In 1870 John B. Schenck died, and Henry B. Schenck acquired the woodworking machinery maker John B. Schenck & Sons, and continued in the same business as H. B. Schenck. In 1883 he had about twenty employees.
Information Sources
- The Hagley Museum library's catalog lists a catalog from this maker: "The Schenck Machine Works : heavy new pattern "Hercules" planing and matching machines". The listing says the catalog is "ca. 1900" which is probably much too recent.
- 1882 book, History of Duchess County, New York, page 527.
Samuel B. Schenck occupied the machine works, blacksmith shop and foundry of the Matteawan Co., in the manufacture of the Woodworth planer, removing from Mansfield, Mass., in 1851, the works established by him in that State in 1832. He continued the business until his death, March 25, 1861, when his brothers John B. and T. J. B. Schenck acquired it and continued it until 1870, from 1865 as an incorporated company, but without additional partners.
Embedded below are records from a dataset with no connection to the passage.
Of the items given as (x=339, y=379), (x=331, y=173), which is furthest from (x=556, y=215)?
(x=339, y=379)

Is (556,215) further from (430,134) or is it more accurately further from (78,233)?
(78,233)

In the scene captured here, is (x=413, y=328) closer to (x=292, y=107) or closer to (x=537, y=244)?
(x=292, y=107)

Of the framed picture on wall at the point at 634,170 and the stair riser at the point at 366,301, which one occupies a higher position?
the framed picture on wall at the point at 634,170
John B. Schenck died Aug. 6, 1870, when H. B. Schenck purchased the establishment and has since conducted the business but occupies only a part of the original works, the establishment having been removed from the machine works to the foundry of the Matteawan Co., in 1864, and from thence to their present location in February, 1878. Mr. Schenck employs about twenty persons in the manufacture of wood-working machinery of various kinds.
- July 1889 Railway Purchasing Agent page 109, has an article on H. B. Schenck's "New Pattern 'Hercules' Planer".